Утром получил письмо от Н.Ф.Обер с просьбой устроить свидание. Я понимаю, в чем дело. Она, вероятно, не на шутку взволнована за участь миниатюры бабушки ее Л.Л., которую я взял у нее и передал Аргутинскому, взявшемуся под свежим впечатлением смерти Обера продать ее за 1500–2000 рублей Фаберже. Но с той поры прошло два месяца или три. Молю я Эрнста, Атя ему напоминает об этой миниатюре. Фаберже ее не берет и нам не возвращает, и вообще в ус не дует. Прошлый раз я вздумал предложить, чтобы Н.Ф. отправилась сама за ней к Фаберже или написала ему письмо. Я чувствую накопившуюся против него злобу, и, возможно, придется разразиться новым письмом, содержащим знаменитое гневное послание. Впрочем, Яремич хочет еще испробовать путь через Тройницкого, личного и интимного приятеля А.К.Фаберже.

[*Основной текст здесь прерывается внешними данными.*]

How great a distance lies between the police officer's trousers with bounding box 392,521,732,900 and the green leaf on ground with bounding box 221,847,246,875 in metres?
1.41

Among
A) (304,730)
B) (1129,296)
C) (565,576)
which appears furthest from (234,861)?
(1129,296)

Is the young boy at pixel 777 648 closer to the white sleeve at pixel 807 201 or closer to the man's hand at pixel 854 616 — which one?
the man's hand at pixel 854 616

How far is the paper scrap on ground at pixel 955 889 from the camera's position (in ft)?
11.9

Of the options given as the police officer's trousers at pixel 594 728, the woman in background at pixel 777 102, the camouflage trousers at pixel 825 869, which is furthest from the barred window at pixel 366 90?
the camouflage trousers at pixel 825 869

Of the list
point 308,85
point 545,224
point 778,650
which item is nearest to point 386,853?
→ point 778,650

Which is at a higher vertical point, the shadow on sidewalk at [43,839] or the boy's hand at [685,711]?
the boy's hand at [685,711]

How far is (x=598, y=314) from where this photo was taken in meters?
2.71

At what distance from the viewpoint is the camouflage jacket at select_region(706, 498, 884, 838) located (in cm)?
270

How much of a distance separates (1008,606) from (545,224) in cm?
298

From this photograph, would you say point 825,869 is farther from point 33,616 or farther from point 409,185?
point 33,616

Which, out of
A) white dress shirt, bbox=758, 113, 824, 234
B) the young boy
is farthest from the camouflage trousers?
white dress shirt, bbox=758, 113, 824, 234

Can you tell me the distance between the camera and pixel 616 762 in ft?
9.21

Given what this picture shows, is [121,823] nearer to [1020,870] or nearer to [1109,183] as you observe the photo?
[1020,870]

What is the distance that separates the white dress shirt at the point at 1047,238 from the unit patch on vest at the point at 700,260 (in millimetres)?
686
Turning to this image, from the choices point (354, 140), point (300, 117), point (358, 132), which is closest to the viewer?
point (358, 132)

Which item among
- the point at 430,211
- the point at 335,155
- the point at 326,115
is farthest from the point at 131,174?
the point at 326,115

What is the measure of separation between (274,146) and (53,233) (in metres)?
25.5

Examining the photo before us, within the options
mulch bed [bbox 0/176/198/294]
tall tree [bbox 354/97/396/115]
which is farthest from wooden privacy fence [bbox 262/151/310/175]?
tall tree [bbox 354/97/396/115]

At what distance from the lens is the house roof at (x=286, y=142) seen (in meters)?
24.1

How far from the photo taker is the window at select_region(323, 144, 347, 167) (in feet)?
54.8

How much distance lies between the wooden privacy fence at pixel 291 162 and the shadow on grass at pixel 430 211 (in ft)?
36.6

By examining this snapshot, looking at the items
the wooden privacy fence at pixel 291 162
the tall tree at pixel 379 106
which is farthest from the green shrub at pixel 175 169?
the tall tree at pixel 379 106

Другое письмо я, пожалуй, напишу Добычиной, она полтора месяца назад должна была получить 4000 рублей по чеку, уже подписанному Луначарским, и, однако, до сих пор дала мне только 1500 рублей (и 500 р. в виде моей же «Лунной мистерии», которою я поручил ей выкупить у Смирнова), остальные же не дает под разными предлогами. Сегодня Акица отправила ей письмо. Акварель Добычина отдала, но деньги обещает доставить только к четвергу. Спрашивается, кого она на них до сих пор содержала? Что это вообще за шахер-махер?

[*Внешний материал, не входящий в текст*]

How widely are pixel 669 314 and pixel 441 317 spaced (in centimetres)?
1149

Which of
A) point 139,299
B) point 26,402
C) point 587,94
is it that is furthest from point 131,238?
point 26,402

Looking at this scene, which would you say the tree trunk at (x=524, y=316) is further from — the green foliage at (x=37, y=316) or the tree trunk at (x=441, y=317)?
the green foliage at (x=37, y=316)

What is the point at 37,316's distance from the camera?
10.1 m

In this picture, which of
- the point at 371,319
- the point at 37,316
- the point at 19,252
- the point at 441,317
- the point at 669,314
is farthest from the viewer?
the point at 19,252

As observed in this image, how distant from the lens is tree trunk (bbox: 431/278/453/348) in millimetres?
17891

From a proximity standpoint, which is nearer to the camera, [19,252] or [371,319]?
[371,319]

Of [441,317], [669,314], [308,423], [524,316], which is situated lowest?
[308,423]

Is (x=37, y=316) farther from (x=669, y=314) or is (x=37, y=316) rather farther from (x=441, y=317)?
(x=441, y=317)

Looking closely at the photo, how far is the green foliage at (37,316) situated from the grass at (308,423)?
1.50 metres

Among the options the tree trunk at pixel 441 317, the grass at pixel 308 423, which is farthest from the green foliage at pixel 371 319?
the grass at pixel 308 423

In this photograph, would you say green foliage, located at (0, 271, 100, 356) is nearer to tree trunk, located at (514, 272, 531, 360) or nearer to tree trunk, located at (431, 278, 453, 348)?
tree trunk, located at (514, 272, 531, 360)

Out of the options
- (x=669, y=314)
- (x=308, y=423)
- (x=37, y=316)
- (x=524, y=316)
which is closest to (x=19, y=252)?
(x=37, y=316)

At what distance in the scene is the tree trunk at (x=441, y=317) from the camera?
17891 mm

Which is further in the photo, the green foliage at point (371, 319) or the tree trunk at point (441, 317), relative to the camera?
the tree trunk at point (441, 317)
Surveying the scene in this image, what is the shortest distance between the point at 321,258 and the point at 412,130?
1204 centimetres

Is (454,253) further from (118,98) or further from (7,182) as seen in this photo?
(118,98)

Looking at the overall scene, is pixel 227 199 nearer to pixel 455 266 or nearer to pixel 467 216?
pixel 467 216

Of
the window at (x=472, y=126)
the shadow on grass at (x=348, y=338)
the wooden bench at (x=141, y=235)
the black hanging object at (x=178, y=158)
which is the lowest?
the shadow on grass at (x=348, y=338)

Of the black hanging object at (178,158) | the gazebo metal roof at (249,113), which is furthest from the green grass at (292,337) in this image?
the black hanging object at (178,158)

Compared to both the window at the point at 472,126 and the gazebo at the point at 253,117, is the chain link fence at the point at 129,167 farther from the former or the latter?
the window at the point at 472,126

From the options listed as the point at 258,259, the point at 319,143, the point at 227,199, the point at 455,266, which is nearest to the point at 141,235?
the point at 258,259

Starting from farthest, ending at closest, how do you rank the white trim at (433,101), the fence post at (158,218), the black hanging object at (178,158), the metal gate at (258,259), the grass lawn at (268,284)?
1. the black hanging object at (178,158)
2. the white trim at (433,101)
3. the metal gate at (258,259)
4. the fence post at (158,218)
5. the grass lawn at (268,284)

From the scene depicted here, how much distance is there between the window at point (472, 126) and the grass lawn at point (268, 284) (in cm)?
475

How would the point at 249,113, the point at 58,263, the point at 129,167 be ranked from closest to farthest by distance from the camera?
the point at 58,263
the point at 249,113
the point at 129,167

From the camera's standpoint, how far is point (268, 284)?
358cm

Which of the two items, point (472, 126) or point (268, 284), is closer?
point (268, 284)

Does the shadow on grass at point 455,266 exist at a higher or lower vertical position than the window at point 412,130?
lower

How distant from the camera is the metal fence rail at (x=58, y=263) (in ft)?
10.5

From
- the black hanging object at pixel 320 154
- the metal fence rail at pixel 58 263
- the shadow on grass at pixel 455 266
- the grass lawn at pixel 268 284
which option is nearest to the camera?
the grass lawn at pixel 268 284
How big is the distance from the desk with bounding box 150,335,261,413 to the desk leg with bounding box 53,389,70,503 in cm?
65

Если верить Фурману, которого я нарочно заставил остаться завтракать, чтобы узнать от него хоть что-либо о положении дела (у него должны быть немецкие связи), о частичной оккупации в «скрытых» от нас пунктах Брестского договора нет, но есть требование выезда всего правительства, персонала и аппарата из Петербурга, после чего здесь будет водружена прежняя городская дума и милиция. Если же у последней не хватит сил для охраны порядка, то будут введены на помощь отряды германских войск, имеющие сразу после въезда право занять Тосно, Лугу и Гатчину. Все это представляется довольно вероятным (о возможном наступлении); большевистской Думе необходимо передать полномочия по самоуправлению старым бригадам. Остается только ждать немцев, чтобы они поспели вовремя, иначе все развалится.
Кроме того, Фурман (врач) очень увлекательно рассказывал нам про свои впечатления от пейзажей Сибири, Владивостока, Аральского озера, Ангары и о тамошних нравах. Кокой он остался доволен: сильное повышение температуры последних дней означало конец воспалительного процесса.

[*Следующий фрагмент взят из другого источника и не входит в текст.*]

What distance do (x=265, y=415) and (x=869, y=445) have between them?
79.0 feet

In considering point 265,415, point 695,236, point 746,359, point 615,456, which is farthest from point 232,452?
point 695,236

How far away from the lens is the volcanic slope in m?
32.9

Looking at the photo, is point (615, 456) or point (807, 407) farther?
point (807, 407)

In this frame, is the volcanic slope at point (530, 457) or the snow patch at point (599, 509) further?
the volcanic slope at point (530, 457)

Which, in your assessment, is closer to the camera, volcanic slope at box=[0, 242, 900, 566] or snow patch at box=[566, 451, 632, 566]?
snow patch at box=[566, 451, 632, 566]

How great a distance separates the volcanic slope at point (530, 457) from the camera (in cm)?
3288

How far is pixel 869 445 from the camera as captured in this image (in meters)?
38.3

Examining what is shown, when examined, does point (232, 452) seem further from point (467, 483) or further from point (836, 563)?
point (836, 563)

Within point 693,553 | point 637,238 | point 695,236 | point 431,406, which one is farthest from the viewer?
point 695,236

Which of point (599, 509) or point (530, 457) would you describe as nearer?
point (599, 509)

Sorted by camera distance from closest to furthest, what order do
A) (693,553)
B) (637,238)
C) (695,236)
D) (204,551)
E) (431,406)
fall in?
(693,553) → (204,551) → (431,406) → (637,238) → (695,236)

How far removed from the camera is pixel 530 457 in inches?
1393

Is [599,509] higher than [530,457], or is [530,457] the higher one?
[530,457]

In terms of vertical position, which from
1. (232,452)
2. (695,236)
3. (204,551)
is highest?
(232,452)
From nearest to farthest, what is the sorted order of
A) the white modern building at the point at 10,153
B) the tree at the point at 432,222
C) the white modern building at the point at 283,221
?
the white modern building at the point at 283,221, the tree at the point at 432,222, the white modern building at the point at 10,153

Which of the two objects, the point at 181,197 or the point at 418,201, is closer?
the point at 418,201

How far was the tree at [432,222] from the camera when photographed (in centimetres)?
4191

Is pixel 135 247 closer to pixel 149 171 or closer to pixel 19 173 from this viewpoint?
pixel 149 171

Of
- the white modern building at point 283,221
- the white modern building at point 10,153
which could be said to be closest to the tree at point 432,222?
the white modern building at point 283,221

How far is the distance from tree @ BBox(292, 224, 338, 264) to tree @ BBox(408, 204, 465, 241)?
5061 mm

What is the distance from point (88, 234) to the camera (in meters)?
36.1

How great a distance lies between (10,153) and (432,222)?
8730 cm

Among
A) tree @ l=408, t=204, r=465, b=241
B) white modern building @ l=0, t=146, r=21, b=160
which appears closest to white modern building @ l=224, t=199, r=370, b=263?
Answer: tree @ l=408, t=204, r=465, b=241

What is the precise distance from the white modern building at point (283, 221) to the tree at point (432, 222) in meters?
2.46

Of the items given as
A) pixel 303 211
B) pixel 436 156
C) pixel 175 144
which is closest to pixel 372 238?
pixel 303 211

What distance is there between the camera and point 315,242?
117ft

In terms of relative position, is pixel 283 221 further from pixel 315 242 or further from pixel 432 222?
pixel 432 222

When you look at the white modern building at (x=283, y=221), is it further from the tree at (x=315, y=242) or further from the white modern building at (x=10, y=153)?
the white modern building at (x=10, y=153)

Я ему подарил свой новый вариант «Коттеджа» и «Пирамиды в Версале», и он наслаждался все время воображением, что слышит запах леса и плеск фонтанов.
Разговор о немцах, о вольном городе, о ликвидации большевиков и социалистов вообще теперь все время ведется у Горького, который сам считается больным (будто руки болят). Напугала М.Ф. меня больше всего тем, что в Гавани лежит не знаю сколько тысяч пудов какого-то взрывчатого вещества, от которого может погибнуть весь город. И ведь станет от всяких головорезов такая выходка! Или не станет? Все фразы — пыжики, «театр для себя». Авось не хватит куражу, ведь все же для них первых опасно. Мария Федоровна, разумеется, винит нашу комиссию за бездеятельность по охране дворца Н.М., однако сама не смогла мне дать настоящую характеристику Коларова, оказавшегося сыном человека, пользующегося ее большим доверием. Кроме того, было снова много говорено на темы антикварные и коллекционирования!